Nabeel Rajab, president of the Bahrain Center for Human Rights, and a critic of al-Khalifa Regime, said four grenades were fired at the house at 3:30 a.m. Saturday in the village of Bani Jamra, Bahrain, and two broke through the windows in quarters occupied by his brother, Nader, and his family. A third went off in the compound.
He called the attack an attempt "to murder a member of my family to pressure me to stop my human rights activities," and described a harrowing scene of living quarters filled with acrid smoke that made breathing almost impossible.
"We had very frightening moments rescuing my brother and his wife and his daughter, as they were close to suffocation," Rajab told McClatchy Saturday night.
It was the second time in a month that Rajab's house had come under such an attack, following an attack on April 18 when three teargas grenades were fired.
According to Rajab, who is one of the best informed people on human rights abuses on the island off the Saudi Arabian coast, there's been no sign of a letup in the use of security forces to block peaceful protests.
Indeed, civilians who had been released after weeks in jail have been ordered to sign oaths saying they would not take part in anti-government protests again, and in the past four days have been ordered to appear again before a military judge, he said.
Meanwhile, protests continued in the village of Sitra Saturday. A YouTube video showed more than 50 youths marching and chanting "We want the regime to go," the mantra of the Arab Spring, as well as demanding that the government not apply the death penalty that a judge ordered following a secret trial of anti-government activists.
Bahrain has arrested hundreds of those who protested in the Pearl Roundabout from mid-February to mid-March, detained doctors and nurses who treated protesters shot or attacked by police, put the editors of the only opposition newspaper on trial and destroyed dozens of Shiite mosques and religious buildings.

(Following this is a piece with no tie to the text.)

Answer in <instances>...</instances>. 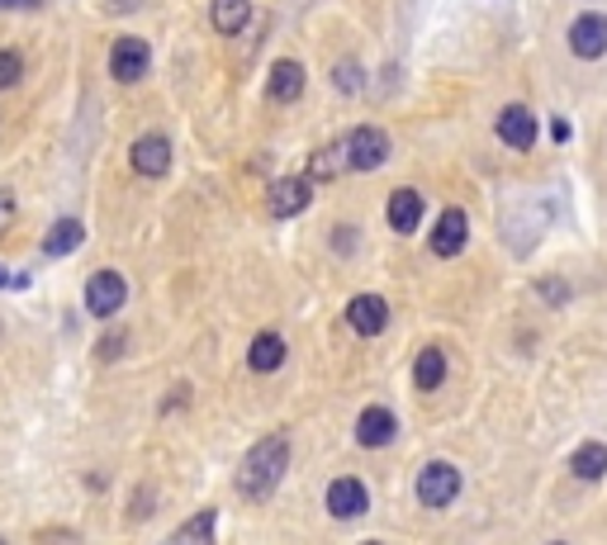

Leading political figures in the country are in detention, most without charges, and their families say they've been brutally mistreated.
Rajab said luckily for his family, the teargas canisters landed on a tile floor and not on a carpet, which could have caught fire and killed the entire family while they were asleep. "My family have got nothing to do with my human rights work," he said, pleading for help to stop the government from organizing more attacks.
After an attack in mid-April, Human Rights Watch noted that the grenades were manufactured in the United States and were of a type to which only the Bahrain Defense Authorities had access.
Now it appears the Bahrain government has found a new supplier. Rajab said this time, the grenades were of a smaller dimension than in mid-April, and there were no markings to indicate a manufacturer.